Tareas requeridas>
**a.** En el texto sobre las carreras del pistón, ¿qué válvula permanece cerrada mientras el aire exterior entra al cilindro?
**b.** Por favor, retoma el texto sobre las carreras del pistón y continúalo después de su última oración.

Texto del documento>
......
Cuando el pistón se mueve del punto muerto superior al punto muerto inferior del cilindro, el volumen dentro del cilindro aumenta y la presión disminuye. Cuando la presión dentro del cilindro cae por debajo de la presión atmosférica ambiental, debido a la diferencia de presión entre el interior y el exterior, el aire exterior supera la tensión del resorte, abriendo la válvula de admisión y entrando al cilindro (en ese momento, la válvula de descarga está cerrada). Cuando el pistón alcanza el punto muerto inferior, el cilindro se llena de aire cuya presión es igual a la presión atmosférica ambiental. Al equilibrarse la presión dentro y fuera del cilindro, el resorte de la válvula cierra la válvula de admisión al rebotar, completando así la carrera de admisión.
Cuando el pistón se mueve del punto muerto inferior al punto muerto superior, tanto la válvula de admisión como la de descarga se cierran, y el aire dentro del cilindro se comprime. A medida que el pistón asciende, el volumen del cilindro continúa disminuyendo y la presión del aire comprimido aumenta en consecuencia. Este proceso se denomina carrera de compresión.
......
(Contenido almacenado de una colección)
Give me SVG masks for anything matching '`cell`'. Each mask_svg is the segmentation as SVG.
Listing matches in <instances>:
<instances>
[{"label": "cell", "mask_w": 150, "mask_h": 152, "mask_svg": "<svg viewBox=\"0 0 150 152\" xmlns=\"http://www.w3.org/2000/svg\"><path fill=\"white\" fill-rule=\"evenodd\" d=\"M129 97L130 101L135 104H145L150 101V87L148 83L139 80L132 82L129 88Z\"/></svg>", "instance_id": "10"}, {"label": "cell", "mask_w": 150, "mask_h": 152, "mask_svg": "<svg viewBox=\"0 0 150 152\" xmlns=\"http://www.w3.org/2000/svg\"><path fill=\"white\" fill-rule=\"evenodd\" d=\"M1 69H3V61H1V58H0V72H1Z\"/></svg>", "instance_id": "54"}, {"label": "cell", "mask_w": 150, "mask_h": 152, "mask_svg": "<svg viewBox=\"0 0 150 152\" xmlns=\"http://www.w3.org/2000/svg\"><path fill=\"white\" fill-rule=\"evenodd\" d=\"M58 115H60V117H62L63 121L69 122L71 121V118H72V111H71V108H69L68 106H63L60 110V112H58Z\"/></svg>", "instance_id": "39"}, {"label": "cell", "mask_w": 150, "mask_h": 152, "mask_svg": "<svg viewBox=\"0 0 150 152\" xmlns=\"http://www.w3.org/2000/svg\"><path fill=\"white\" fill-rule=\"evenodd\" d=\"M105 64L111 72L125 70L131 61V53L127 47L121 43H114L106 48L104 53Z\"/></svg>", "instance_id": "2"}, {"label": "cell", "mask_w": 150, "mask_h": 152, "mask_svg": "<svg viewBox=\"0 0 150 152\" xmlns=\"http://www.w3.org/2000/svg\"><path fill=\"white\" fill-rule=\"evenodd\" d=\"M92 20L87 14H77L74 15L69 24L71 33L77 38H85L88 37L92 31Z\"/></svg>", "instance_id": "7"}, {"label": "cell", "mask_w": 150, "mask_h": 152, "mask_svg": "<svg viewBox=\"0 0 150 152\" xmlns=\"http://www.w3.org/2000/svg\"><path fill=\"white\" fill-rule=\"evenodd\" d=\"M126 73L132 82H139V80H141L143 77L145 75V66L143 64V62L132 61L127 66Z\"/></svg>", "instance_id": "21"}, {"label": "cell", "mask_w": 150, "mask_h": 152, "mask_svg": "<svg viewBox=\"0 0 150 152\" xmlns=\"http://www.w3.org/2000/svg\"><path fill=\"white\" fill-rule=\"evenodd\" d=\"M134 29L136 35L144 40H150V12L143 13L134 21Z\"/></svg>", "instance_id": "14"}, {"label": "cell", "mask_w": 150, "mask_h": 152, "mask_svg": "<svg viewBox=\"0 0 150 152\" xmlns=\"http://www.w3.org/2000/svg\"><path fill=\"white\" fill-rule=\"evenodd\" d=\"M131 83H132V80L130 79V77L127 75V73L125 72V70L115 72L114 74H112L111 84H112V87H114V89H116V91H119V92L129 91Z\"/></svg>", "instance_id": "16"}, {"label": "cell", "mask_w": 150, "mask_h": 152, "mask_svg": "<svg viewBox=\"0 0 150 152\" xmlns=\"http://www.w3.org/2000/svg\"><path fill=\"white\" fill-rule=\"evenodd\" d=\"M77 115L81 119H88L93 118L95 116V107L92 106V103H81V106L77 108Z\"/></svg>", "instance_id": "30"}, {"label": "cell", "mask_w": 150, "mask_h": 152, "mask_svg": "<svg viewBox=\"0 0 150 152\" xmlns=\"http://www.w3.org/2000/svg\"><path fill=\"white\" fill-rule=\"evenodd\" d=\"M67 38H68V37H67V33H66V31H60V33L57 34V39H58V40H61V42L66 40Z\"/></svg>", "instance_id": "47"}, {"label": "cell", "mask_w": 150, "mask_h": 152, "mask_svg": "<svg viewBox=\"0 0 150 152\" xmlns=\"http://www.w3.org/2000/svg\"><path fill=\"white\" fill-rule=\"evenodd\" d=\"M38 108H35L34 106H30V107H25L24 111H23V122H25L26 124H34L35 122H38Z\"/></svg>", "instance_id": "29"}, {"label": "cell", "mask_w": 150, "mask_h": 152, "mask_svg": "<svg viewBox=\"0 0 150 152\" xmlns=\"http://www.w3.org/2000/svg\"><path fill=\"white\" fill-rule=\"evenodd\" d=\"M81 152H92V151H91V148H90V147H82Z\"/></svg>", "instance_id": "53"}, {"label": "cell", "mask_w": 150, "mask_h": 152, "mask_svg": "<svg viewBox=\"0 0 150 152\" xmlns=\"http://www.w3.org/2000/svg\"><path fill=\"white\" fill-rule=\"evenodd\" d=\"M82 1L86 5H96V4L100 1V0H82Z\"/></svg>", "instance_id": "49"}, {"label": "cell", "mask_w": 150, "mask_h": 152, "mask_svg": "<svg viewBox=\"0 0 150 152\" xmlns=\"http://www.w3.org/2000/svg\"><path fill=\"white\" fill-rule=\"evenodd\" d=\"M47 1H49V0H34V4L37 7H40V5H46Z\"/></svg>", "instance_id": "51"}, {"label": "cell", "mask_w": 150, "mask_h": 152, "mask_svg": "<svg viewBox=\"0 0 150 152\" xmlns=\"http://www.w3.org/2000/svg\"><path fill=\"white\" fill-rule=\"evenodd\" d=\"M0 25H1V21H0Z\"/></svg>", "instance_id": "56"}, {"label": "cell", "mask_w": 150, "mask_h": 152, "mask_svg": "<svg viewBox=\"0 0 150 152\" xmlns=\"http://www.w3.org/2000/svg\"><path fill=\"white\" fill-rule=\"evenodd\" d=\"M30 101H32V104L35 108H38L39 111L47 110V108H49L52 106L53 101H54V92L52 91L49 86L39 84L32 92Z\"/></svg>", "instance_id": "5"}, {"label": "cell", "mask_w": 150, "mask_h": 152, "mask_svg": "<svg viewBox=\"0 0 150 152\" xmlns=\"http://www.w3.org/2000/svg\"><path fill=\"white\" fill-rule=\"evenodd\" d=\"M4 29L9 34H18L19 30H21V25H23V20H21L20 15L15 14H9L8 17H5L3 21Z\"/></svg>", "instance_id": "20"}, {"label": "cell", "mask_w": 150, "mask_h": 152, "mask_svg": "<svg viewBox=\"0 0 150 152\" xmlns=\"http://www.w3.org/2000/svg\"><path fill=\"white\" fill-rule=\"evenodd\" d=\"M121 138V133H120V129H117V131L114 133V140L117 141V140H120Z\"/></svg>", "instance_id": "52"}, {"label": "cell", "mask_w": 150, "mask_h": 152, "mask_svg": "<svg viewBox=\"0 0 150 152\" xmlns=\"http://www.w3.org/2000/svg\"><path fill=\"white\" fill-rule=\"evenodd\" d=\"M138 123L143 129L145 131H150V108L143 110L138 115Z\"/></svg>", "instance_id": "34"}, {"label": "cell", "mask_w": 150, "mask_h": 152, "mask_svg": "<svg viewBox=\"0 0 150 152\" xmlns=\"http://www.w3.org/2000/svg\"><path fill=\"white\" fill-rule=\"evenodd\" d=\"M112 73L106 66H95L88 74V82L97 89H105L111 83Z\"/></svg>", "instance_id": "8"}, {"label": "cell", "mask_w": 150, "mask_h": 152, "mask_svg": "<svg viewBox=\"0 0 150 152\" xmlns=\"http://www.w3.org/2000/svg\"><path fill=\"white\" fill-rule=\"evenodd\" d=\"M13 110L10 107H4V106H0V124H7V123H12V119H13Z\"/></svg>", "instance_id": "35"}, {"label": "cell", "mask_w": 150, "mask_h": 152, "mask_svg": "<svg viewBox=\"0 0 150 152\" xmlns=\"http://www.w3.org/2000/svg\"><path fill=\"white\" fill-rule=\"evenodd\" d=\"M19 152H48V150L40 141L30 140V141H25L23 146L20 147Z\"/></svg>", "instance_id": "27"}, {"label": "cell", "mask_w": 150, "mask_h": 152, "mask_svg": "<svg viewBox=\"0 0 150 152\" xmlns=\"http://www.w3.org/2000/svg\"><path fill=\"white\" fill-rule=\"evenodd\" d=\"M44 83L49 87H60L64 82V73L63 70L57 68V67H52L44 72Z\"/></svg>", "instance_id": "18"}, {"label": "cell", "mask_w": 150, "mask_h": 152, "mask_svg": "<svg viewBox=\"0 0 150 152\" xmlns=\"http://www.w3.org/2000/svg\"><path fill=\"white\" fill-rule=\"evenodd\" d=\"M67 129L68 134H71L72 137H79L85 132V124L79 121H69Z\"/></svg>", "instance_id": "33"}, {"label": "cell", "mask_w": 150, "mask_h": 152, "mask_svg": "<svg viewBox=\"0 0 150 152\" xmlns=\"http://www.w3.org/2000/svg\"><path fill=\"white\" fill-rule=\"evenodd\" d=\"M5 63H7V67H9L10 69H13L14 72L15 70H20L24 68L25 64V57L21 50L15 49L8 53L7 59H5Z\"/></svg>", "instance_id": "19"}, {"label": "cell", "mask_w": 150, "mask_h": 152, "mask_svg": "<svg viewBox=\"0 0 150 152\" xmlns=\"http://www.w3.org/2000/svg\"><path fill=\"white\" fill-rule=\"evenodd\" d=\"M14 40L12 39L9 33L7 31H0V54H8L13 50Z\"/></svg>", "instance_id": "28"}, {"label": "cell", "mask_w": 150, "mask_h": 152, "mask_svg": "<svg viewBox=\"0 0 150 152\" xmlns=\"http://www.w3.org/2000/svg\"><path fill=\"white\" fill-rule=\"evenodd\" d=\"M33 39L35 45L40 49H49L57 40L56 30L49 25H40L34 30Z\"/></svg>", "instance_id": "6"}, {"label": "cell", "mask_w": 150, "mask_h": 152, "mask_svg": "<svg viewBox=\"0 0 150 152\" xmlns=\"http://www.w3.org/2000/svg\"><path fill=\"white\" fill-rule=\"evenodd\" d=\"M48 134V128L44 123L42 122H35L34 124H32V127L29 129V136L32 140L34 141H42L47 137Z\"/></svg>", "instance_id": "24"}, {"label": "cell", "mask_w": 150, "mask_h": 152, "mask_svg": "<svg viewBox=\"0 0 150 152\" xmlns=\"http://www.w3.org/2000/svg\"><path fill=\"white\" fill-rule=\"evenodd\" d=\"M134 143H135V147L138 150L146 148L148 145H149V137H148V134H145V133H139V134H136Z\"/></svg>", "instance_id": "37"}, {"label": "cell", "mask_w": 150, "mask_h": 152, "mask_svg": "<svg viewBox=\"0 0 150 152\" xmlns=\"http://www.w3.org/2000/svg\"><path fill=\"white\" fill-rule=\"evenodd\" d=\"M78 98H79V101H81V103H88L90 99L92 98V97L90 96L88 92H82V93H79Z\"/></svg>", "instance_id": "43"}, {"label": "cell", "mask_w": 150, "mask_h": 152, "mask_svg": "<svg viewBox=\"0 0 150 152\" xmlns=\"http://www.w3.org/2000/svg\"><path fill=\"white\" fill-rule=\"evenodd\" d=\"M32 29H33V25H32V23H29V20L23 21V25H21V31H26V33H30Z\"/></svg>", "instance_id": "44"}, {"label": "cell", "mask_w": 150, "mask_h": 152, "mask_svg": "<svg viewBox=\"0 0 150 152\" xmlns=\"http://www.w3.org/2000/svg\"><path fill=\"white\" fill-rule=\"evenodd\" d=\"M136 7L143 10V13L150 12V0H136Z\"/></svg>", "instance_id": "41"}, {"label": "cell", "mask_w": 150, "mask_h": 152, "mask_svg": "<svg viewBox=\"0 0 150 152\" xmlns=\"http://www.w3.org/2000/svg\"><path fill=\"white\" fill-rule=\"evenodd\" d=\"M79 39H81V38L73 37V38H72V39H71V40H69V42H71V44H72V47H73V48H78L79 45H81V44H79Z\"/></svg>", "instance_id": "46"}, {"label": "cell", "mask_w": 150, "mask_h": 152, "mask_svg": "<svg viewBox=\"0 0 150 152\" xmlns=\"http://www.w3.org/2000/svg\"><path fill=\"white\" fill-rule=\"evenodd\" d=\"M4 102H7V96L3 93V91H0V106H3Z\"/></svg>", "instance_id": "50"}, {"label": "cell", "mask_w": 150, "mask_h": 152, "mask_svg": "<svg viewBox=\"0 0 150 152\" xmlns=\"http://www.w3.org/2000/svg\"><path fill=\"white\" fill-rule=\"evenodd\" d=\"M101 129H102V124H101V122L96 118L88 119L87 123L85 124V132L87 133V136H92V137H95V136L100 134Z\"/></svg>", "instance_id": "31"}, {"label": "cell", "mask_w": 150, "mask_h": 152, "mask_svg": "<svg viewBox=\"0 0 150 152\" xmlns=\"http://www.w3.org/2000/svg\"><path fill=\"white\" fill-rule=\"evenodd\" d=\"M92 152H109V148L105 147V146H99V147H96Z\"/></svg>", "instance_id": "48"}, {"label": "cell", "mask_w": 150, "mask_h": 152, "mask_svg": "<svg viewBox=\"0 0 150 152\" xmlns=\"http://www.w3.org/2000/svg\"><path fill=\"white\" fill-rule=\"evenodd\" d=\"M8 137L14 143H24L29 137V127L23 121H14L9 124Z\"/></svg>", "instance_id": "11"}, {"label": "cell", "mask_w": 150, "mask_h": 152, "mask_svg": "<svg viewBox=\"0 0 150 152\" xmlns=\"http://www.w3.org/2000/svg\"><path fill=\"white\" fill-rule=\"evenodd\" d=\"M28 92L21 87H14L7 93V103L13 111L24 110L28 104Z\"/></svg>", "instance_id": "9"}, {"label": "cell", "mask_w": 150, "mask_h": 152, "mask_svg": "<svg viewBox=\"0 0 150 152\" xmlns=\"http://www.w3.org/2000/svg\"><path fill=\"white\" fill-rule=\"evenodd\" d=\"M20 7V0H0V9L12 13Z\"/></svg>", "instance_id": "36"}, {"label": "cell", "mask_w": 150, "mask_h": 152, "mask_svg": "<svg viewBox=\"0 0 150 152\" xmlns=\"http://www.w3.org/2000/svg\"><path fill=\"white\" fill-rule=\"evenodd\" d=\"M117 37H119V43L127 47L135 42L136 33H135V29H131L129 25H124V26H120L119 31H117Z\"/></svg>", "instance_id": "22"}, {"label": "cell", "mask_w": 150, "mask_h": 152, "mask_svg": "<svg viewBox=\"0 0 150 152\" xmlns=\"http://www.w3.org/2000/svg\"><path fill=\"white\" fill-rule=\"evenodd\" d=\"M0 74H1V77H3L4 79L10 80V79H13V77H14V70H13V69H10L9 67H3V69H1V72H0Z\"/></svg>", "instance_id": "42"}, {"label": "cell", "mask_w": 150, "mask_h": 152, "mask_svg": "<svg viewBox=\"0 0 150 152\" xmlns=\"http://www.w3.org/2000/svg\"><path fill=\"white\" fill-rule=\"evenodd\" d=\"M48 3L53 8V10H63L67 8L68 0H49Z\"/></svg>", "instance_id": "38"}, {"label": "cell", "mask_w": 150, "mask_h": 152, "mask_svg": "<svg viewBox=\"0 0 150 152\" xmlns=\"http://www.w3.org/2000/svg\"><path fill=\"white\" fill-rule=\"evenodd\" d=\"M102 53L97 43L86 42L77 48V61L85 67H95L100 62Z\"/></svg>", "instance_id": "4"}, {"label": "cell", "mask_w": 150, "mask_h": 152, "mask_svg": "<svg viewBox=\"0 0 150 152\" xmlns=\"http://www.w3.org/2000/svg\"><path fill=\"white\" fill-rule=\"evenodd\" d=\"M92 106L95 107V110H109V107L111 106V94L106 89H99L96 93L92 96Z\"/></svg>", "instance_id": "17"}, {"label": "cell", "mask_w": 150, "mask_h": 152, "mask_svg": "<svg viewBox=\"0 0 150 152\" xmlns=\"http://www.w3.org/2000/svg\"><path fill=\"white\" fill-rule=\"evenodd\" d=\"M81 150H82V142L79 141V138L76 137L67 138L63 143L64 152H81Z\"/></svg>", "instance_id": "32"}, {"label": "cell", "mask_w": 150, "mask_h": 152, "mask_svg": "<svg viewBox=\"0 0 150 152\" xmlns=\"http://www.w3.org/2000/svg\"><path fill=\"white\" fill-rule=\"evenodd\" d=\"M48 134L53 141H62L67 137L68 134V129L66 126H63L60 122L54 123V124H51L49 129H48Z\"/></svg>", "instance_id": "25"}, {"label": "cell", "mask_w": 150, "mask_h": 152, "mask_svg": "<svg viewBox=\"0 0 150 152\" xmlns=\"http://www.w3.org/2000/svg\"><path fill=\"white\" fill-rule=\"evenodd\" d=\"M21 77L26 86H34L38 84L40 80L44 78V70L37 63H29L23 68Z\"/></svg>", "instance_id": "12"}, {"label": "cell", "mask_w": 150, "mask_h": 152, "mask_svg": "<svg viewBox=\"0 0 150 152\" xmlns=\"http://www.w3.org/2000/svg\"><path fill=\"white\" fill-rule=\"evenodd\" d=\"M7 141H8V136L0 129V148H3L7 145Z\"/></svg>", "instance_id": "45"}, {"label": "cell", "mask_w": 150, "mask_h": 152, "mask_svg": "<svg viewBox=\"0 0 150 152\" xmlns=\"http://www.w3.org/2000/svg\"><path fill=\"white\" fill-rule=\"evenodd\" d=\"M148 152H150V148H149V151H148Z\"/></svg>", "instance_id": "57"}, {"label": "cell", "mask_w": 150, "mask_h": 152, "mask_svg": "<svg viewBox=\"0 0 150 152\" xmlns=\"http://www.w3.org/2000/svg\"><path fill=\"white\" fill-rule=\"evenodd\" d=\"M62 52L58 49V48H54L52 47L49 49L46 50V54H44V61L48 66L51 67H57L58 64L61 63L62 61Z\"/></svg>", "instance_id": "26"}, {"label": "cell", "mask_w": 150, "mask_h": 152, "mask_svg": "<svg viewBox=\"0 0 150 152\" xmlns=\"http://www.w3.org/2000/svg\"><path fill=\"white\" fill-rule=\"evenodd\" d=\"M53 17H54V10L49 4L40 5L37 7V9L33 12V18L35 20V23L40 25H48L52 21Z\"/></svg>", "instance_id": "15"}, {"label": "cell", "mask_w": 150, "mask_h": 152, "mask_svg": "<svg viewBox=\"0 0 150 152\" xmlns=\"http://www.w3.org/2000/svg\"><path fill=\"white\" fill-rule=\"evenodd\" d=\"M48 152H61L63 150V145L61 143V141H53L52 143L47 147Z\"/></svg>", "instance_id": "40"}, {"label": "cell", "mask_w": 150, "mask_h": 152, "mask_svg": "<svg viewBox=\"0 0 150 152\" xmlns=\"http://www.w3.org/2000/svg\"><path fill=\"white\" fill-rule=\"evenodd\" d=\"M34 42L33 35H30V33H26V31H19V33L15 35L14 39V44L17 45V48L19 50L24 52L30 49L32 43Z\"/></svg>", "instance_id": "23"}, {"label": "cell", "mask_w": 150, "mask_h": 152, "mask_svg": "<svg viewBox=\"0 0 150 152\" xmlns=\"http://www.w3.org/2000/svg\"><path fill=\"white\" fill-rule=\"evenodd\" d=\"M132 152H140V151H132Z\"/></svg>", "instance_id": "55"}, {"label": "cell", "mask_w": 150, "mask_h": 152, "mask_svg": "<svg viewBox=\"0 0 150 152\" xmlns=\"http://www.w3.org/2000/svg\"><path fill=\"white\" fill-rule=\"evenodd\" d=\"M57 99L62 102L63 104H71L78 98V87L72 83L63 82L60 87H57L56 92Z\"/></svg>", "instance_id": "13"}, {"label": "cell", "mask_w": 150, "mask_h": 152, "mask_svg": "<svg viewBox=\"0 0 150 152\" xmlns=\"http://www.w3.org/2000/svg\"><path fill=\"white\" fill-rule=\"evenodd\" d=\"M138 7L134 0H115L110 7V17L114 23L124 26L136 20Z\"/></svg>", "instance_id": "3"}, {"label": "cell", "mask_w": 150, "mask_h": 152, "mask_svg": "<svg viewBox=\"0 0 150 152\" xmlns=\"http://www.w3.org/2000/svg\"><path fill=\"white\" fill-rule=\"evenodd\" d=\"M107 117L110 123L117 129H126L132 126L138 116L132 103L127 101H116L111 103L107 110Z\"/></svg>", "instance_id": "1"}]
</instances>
......
Resultados>
**a.** La válvula de descarga.

**b.**
Cuando la presión del aire comprimido supera la fuerza combinada de la tensión del resorte de la válvula y la presión dentro del tubo de descarga, la válvula de descarga se abre y el aire comprimido se descarga a través del tubo de descarga hasta que el pistón alcanza el punto muerto superior. En este punto, se ha descargado la mayor parte del aire comprimido dentro del cilindro, lo que provoca una caída brusca de la presión. La válvula de descarga cierra entonces el cilindro bajo la tensión de su resorte. Este proceso se conoce como carrera de descarga.
Cuando el pistón se mueve del punto muerto superior al punto muerto inferior, se introduce aire fresco en el cilindro, iniciando la siguiente carrera de admisión. De esta manera, el compresor de aire alternativo opera en un ciclo continuo de admisión, compresión y descarga.